» TAREFAS DO EXERCÍCIO:
a - Segundo o texto sobre a separação dos poderes, quem formulou o requerimento que levou à instauração da CPI?
b - Transcreva do texto sobre a separação dos poderes o trecho que começa em "O que fere a" e segue até "a ser conduzida.".

» TEXTO DO EXERCÍCIO:
═══

A regulamentação do poder pelo direito não se restringe a uma subordinação do político ao jurídico, mas consiste na própria garantia de que os direitos constitucionais serão concretizados.
Portanto, pode-se dizer que a decisão do STF que determinou a instauração da CPI garante precisamente a prevalência da separação dos poderes, por se tratar da manutenção da ordem democrática pelo cumprimento da Constituição Federal, em razão do requerimento regularmente formulado pelos senadores da oposição, e, sobretudo, por garantir a atuação do Poder Legislativo na tentativa de conter abuso de poder eventualmente cometido pelo Poder Executivo.
O que fere a separação dos poderes não é a decisão do Supremo Tribunal Federal, nem a instauração da CPI pelo Senado Federal, ao contrário do que sustentam os apoiadores do governo Bolsonaro, mas sim a ameaça de desobediência e a tentativa de interferência no objeto da investigação a ser conduzida.

═══

» DADOS PARA ANÁLISE:
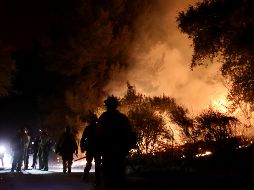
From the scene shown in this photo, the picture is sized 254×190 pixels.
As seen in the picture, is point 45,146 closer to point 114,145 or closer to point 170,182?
point 170,182

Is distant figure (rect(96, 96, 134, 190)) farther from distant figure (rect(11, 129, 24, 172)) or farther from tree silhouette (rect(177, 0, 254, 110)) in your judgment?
distant figure (rect(11, 129, 24, 172))

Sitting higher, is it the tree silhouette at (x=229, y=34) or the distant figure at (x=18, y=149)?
the tree silhouette at (x=229, y=34)

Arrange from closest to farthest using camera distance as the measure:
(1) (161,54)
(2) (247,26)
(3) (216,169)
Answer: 1. (3) (216,169)
2. (2) (247,26)
3. (1) (161,54)

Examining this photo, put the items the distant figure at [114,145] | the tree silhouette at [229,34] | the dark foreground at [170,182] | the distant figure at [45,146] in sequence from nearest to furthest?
the distant figure at [114,145]
the dark foreground at [170,182]
the tree silhouette at [229,34]
the distant figure at [45,146]

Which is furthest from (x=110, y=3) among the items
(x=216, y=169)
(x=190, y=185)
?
(x=190, y=185)

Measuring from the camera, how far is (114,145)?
7.90 m

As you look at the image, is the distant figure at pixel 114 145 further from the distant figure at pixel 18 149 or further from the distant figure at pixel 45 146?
the distant figure at pixel 45 146

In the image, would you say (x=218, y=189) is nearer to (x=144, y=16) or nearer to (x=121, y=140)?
(x=121, y=140)

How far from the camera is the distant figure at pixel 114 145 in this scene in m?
7.82

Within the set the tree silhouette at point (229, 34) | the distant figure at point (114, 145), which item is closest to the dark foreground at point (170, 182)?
the distant figure at point (114, 145)

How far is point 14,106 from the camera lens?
→ 38406mm

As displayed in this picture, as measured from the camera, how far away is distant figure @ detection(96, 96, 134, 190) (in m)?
7.82

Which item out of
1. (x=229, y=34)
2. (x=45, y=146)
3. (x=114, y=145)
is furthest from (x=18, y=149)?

═══

» RESPOSTAS DAS TAREFAS:
a - Os senadores da oposição.

b -
O que fere a separação dos poderes não é a decisão do Supremo Tribunal Federal, nem a instauração da CPI pelo Senado Federal, ao contrário do que sustentam os apoiadores do governo Bolsonaro, mas sim a ameaça de desobediência e a tentativa de interferência no objeto da investigação a ser conduzida.